### Written problem
According to the passage on aerial image display devices, why does the display device in Patent Document 2 position its light source and retro-reflective member as it does? Answer in one to three sentences.

BACKGROUND OF THE INVENTION

Field of the Invention

The present disclosure relates to a display device that displays images in midair using retro-reflection.

Description of the Related Art

Aerial imaging by retro-reflection (AIRR) is known. Patent document 1 discloses a display device that uses two retro-reflective members so that images created in midair can be viewed from a wider range of angles. Patent document 2 also discloses a display device in which a light source and a retro-reflective member are positioned such that light that is specularly-reflected by the retro-reflective member does not enter the view range, thereby preventing or substantially preventing a deterioration of contrast and visibility.

RELATED-ART DOCUMENT

Patent Document

• [Patent Document 1] Japanese Patent No. 2017-107165
• [Patent Document 2] Japanese Patent No. 2022-150245

SUMMARY OF THE INVENTION

Problem to be Solved by the Invention

FIG. 1 is a schematic cross-sectional view showing a structure of an aerial image display device. The aerial image display device 10 includes: a light source (for example, a display that outputs images) 20; a beam splitter 30 that splits incident light into reflected light and transmitted light at a predetermined ratio; and a retro-reflective member 40.

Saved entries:
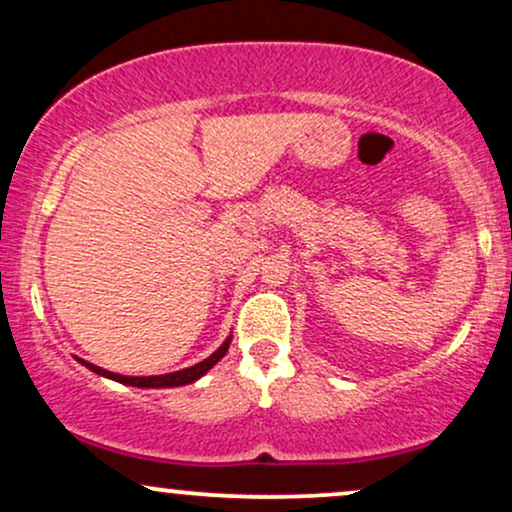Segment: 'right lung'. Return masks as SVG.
Returning a JSON list of instances; mask_svg holds the SVG:
<instances>
[{"label": "right lung", "instance_id": "add662e5", "mask_svg": "<svg viewBox=\"0 0 512 512\" xmlns=\"http://www.w3.org/2000/svg\"><path fill=\"white\" fill-rule=\"evenodd\" d=\"M231 339H233V334H228L226 342H223L219 349L214 351V354H211L209 358H204V361L195 363V366L175 370V373H166V375H120V373H113V370H105L101 366H96V363H88L79 356H76V361H79L81 366H86L88 370H93L96 375H103V378L115 380V383H122V385H132V387H180V385L195 383V380L202 378V375H207L209 370L214 368L223 356H226L228 346H231Z\"/></svg>", "mask_w": 512, "mask_h": 512}]
</instances>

### Answer to this problem
The light source and retro-reflective member are placed so that light specularly reflected by the retro-reflective member does not enter the view range. This prevents or substantially prevents a deterioration of contrast and visibility.